Crisi greca: le scuse tardive dell'Europa

Otto anni dopo, mentre la repubblica ellenica esce dal programma di aiuti provata e impoverita, piovono le autocritiche dei vertici Ue. "Abbiamo calpestato la dignità dei greci", ammette Juncker

Un sorrisetto sardonico verso Silvio Berlusconi e una coltellata a George Papandreou. Così Nicolas Sarkozy e Angela Merkel al vertice di Deauville in Normandia nell'ottobre 2010 hanno condannato la Grecia, scosso l'Italia e messo in pericolo l'euro.

Le autocritiche dei vertici Ue

Otto anni dopo, mentre la repubblica ellenica esce dal programma di aiuti provata e impoverita, piovono le autocritiche anche dai vertici della Unione europea e della Bce e vengono alla luce gli errori commessi allora, errori politici, non solo tecnici. "Non avevamo tenuto in conto il crollo della speranza e delle aspettative", ammette il portoghese Victor Constancio, ex numero due della Banca centrale europea.

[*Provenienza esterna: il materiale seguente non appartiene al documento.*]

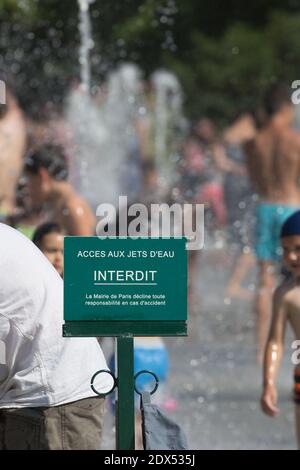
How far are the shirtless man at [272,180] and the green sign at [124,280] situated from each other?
522 cm

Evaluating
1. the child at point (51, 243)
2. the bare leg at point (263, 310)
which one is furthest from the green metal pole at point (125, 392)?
the bare leg at point (263, 310)

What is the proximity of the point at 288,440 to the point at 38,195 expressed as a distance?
7.92ft

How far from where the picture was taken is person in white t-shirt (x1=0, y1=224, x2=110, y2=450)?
3.72m

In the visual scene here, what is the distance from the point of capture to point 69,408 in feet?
12.6

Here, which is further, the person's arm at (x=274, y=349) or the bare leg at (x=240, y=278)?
the bare leg at (x=240, y=278)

"Alla Grecia abbiamo imposto misure estreme", sostiene Jeroen Dijsselbloem, già presidente dell'Eurogruppo. E il presidente della Commissione Jean-Claude Juncker promette: "Abbiamo calpestato la dignità dei greci. Ora non dobbiamo fare lo stesso con l'Italia". Vedremo.

Secondo il presidente del Consiglio europeo, il polacco Donald Tusk, "nessuno è stato un angelo". Cominciamo dal peccato originario, così come lo ha descritto il capo economista del Fondo monetario internazionale, Olivier Blanchard, nel luglio di tre anni fa: 1. la medicina che la trojka ha fatto trangugiare ai greci "è servita solo ad aumentare il debito e ha preteso un aggiustamento (tagli e tasse, ndr.) fiscale eccessivo"; 2. gli aiuti finanziari "sono stato usati per ripagare le banche"; 3. "riforme strutturali che uccidono la crescita, insieme con l'austerità fiscale, hanno condotto a una depressione economica".

L'effetto recessivo delle misure europee

La numero uno del Fmi, Christine Lagarde, ha ammesso che il Fmi e la Ue avevano sottostimato l'effetto recessivo di alcune misure, gettando la colpa sul moltiplicatore fiscale, cioè la ricaduta della riduzione del bilancio pubblico sull'intera economia. In realtà, la denuncia partita dagli economisti di Blanchard venne presa per un'esercitazione accademica.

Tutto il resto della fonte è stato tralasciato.